_Goal of the exercise_:
Decide whether each statement agrees with the character descriptions. Answer yes or no, and quote the words of the text that settle it.
(a) Pattie runs a nail salon.
(b) Willow refuses to help out at Pattie's salon.
(c) Jairo hopes to become a medical technician.

_Document extract_:
4. Pattie is Mai’s and Quang-ha’s mother.  She runs the Happy Polish Nails Salon.  She is kind and practical.  Unable to understand inactivity, she soon has Willow helping out at the salon and takes over control of her life while Children’s Services tries to find a place for her.   She understands Willow’s pain, and does her best to give the girl a stable place in which to accept her loss.

5. Dell is the loser school counsellor who has coasted through life doing the bare minimum, and barely getting away with it.  Except that he isn’t a loser.  He meets Willow and Mai and Quang-ha and begins to find more in himself.  Dell wants to be a better person, for Willow and for the Nguyens, but he needs their help to accomplish the goal.

6.  Jairo is one of those special friendships that happen by pure chance.  You order a cab one day, instead of walking, and *poof*, kindred spirit.  Jairo is a cab driver with dreams of being a medical technician.  Willow encourages him, and in turn, he watches out for the strange little girl who checks his papers before driving with him, gives medical advice, offers him so much inspiration, and changes his life.

_Recorded data_:
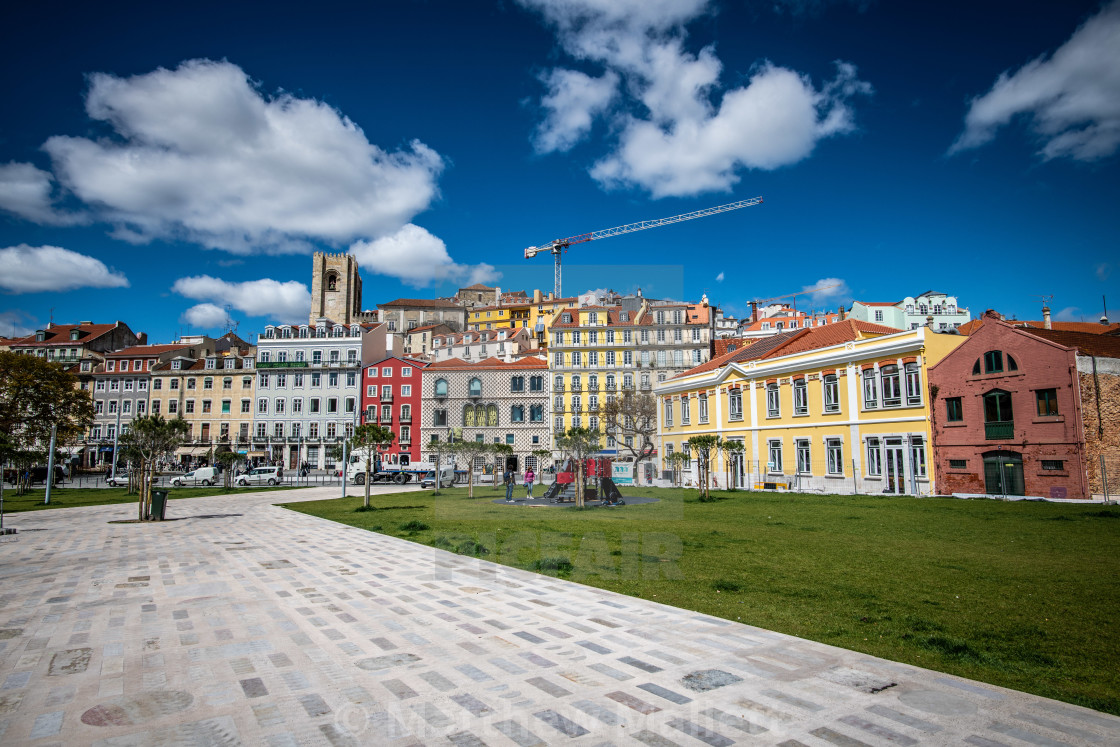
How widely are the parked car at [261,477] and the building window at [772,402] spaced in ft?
110

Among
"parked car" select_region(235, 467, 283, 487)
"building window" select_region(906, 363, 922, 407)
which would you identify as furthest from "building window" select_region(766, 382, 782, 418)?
"parked car" select_region(235, 467, 283, 487)

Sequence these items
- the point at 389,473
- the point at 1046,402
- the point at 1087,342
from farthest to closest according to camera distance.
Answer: the point at 389,473, the point at 1087,342, the point at 1046,402

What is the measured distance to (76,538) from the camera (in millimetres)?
15031

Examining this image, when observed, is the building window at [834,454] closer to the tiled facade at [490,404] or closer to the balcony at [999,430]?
the balcony at [999,430]

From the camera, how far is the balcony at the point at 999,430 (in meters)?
24.8

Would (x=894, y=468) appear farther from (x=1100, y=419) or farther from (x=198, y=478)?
(x=198, y=478)

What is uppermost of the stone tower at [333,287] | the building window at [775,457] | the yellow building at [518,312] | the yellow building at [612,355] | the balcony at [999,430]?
the stone tower at [333,287]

_Answer to the exercise_:
(a) Yes: "She runs the Happy Polish Nails Salon."
(b) No: "she soon has Willow helping out at the salon"
(c) Yes: "Jairo is a cab driver with dreams of being a medical technician."